In coming decades, the club would undertake more than $80 million in capital works with strategic land purchases along Stanley and Elizabeth streets allowing the building's footprint to expand significantly from its modest beginnings.
A golden period of the club was undoubtedly the 1980s before the introduction of poker machines in Victoria by the Joan Kirner-led Victorian Labor Government.
The Commercial Club was crowned the NSW Licensed Club of the Year in 1988, helped in no small part by becoming the first club in regional NSW to break-through the $1 million profit barrier by posting a year-ending result of $1.3 million in the black.
The club took the introduction of poker machines into Victoria head-on with an increased focus on entertainment, functions and hospitality when others along the Murray River began to flounder.
In Albury, two licensed clubs fell by the wayside, the Hume Country Club and Lavington Sports Club, but the Commercial Club went from strength to strength.
Its rescue of the golf club remains one of the biggest decisions in the club's 117-year history.
The Albury course, where the legendary Jack Nicklaus once shot a round of 68, was bleeding financially.
The writing was on the wall in 2000-01 when it posted a $52,000 loss.
But a major public asset was retained when the Commercial Club stepped in late in 2002.

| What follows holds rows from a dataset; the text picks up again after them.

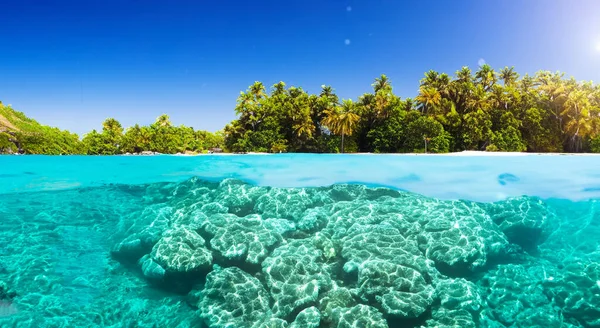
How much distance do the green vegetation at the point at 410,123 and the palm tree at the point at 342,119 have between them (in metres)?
0.10

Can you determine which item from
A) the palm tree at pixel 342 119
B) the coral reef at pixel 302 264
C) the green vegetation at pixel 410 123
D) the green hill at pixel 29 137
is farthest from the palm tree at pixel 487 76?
the green hill at pixel 29 137

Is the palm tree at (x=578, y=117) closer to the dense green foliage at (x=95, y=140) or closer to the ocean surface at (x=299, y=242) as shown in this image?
the ocean surface at (x=299, y=242)

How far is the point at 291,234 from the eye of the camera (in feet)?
37.2

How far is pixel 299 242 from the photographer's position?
1066 centimetres

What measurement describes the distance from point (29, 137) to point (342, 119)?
31.5 meters

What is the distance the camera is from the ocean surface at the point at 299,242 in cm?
894

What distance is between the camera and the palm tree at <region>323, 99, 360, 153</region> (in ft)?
111

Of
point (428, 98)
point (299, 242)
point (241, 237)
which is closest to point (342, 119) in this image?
point (428, 98)

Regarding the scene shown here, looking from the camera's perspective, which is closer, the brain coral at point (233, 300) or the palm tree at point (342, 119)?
the brain coral at point (233, 300)

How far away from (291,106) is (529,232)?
2783 centimetres

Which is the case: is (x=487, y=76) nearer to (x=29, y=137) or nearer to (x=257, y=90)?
(x=257, y=90)

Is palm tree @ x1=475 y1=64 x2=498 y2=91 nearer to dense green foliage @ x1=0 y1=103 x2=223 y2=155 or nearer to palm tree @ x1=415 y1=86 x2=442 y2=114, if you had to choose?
palm tree @ x1=415 y1=86 x2=442 y2=114

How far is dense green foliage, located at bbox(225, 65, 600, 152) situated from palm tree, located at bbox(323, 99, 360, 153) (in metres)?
0.10

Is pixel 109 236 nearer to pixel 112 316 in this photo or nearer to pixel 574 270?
pixel 112 316
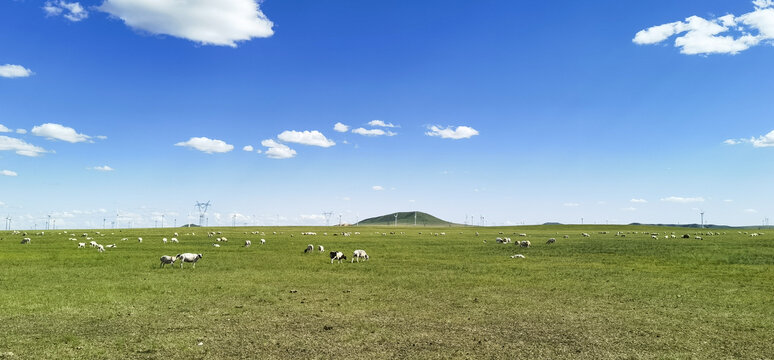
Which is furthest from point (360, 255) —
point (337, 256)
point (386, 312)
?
point (386, 312)

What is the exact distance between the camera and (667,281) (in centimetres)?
3017

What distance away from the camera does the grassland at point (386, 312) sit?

After initially serving under Mr Harper, the outgoing chief executive also worked alongside other presidents including Tom Gordon, Alan Foster, Reg Morley, Barry Hart, Ted Langdon, Barry Edmunds and most recently Graeme Edgar.
Mr Edmunds, who spent 10 years as president, said Mr Duck had left a massive legacy.

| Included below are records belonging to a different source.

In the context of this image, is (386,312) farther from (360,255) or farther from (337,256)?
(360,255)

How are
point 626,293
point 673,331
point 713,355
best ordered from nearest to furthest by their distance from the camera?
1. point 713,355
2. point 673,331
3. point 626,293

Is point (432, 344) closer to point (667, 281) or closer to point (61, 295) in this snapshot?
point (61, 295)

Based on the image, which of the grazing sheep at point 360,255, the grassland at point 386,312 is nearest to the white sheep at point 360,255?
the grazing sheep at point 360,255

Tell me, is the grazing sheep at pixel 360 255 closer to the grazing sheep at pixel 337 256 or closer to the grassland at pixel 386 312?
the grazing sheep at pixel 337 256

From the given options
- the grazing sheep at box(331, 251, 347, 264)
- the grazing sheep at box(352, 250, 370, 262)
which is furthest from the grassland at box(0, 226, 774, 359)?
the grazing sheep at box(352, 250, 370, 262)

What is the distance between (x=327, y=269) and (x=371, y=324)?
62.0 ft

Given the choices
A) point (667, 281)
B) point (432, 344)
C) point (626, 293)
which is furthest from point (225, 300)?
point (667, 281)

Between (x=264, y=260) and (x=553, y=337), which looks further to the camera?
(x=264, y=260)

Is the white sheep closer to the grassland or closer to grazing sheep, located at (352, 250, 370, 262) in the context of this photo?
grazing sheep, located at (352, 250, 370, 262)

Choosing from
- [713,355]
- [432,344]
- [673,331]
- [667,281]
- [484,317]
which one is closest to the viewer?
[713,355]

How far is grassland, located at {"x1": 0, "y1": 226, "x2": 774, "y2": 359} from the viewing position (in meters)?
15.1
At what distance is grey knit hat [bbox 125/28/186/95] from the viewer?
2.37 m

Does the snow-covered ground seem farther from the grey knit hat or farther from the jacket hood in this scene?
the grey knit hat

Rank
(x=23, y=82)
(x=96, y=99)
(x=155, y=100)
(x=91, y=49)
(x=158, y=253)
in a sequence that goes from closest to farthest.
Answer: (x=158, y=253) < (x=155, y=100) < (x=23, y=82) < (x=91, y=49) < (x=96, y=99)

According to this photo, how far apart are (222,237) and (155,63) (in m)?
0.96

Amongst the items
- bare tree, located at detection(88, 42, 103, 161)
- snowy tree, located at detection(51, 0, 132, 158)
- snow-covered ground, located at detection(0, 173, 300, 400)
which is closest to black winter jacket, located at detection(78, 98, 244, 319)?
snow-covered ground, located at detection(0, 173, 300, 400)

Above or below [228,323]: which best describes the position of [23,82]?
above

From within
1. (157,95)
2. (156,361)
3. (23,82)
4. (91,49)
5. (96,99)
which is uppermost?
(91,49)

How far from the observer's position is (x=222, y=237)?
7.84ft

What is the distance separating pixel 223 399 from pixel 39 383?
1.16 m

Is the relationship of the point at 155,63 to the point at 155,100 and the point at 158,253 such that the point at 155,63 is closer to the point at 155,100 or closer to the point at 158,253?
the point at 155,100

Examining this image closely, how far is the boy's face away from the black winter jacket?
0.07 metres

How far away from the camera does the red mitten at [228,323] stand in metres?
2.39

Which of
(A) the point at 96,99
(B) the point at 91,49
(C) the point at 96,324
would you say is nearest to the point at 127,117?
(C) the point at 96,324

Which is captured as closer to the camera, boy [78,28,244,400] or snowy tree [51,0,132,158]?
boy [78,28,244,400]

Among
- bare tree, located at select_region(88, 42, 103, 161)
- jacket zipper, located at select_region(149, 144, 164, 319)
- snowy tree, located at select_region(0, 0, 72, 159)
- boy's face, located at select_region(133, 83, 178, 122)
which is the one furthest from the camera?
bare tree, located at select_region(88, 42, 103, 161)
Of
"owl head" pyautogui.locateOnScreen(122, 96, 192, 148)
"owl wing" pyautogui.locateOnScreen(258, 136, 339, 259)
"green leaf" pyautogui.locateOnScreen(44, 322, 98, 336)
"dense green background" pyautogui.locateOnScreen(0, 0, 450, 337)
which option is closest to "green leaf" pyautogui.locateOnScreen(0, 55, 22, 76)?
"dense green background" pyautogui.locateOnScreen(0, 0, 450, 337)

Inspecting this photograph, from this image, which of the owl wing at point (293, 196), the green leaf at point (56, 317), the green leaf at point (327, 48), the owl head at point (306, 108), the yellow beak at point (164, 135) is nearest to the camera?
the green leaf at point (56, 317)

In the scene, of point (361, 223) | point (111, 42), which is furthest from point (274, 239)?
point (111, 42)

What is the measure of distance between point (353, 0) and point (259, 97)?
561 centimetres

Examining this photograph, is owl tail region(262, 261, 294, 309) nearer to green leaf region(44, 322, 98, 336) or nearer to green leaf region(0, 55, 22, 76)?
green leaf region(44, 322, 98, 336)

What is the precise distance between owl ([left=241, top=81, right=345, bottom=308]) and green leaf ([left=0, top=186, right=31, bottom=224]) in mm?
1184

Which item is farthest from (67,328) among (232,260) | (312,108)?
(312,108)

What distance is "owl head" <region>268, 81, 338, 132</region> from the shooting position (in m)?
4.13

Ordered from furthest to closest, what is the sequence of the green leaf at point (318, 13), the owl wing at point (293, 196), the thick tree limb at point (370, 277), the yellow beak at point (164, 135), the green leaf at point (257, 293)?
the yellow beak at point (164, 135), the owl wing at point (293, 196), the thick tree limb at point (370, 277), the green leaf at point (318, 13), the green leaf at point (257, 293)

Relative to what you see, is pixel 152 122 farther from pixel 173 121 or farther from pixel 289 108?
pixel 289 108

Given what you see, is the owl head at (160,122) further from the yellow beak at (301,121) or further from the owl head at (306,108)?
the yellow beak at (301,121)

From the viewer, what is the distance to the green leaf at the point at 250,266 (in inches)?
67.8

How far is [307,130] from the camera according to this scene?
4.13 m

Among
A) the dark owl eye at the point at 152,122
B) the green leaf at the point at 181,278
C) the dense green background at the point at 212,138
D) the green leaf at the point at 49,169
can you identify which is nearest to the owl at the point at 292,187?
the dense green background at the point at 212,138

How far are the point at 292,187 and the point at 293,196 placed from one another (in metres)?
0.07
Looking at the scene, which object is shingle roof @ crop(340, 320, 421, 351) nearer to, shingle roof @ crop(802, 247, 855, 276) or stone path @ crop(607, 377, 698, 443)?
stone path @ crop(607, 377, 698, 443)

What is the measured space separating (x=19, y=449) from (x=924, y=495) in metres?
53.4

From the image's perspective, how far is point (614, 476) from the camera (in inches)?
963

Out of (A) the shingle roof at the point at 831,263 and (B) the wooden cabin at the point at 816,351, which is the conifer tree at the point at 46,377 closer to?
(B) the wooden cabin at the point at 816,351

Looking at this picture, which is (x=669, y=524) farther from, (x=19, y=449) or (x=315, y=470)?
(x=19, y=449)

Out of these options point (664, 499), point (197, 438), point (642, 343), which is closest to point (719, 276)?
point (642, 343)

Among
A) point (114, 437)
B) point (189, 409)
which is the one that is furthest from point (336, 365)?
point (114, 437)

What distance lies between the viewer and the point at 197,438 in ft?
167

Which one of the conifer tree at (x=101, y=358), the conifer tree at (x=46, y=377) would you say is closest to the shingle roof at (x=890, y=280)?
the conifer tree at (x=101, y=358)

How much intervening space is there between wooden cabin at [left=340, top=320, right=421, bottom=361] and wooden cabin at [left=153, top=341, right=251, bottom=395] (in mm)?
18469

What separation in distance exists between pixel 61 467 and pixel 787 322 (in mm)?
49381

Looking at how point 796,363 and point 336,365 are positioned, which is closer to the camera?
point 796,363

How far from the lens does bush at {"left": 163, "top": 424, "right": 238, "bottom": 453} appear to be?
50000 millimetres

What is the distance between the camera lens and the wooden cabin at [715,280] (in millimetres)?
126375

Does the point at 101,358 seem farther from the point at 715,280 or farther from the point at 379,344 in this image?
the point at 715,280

"It was a simple little club going nowhere when he first came to Albury," he said.
"There is no doubt when he took over the club prospered under his guidance.
"He had amazing vision, undoubted passion and never stopped coming up with ideas to make the place better.
"He also had the courage to put those ideas into practice."
They first met in the 1970s when Mr Edmunds worked nearby the Commercial Club and by the time he had joined the board and became president the club was in another growth phase.
It launched an aggressive marketing push which included sponsorships of the Albury Gold Cup, Bandits basketball teams, Cricket Albury-Wodonga, Albury Thunder rugby league team and Margaret Court Tennis Academy.
Former Albury Racing Club chief executive John Miller said the Commercial Club's backing enabled the club's flagship event to rise to another level from increased prizemoney.
"I was fortunate that Bruce and Barry Edmunds understood racing and were really keen to see the Gold Cup become a premier event for the city," Mr Miller said.
"Without the Commercial Club sponsorship the cup prizemoney would not have got to where it was and that certainly resulted in better quality racing and gaining listed status for the race."
Horse racing remains an enduring passion for Mr Duck along with rugby league, which included a playing stint for the now defunct Albury Blues when he first moved to town.
Mr Edmunds said the president-CEO relationship had some robust times.
"We had plenty of disagreements and he will agree we both made mistakes," he said.
"He wasn't perfect because I haven't met anyone who is, but as far as the club industry goes he was as close to perfect as you can get.
"People often ask me what it was like working with Bruce and I always say he was very tough, but very fair.
"If ever I was in the trenches or had my back to the wall, he would be the first bloke I would call."
Mr Duck has spent a large part of his working life alongside son Jeff and daughter Jackie, who have risen to senior roles at the club with combined experience of around 70 years.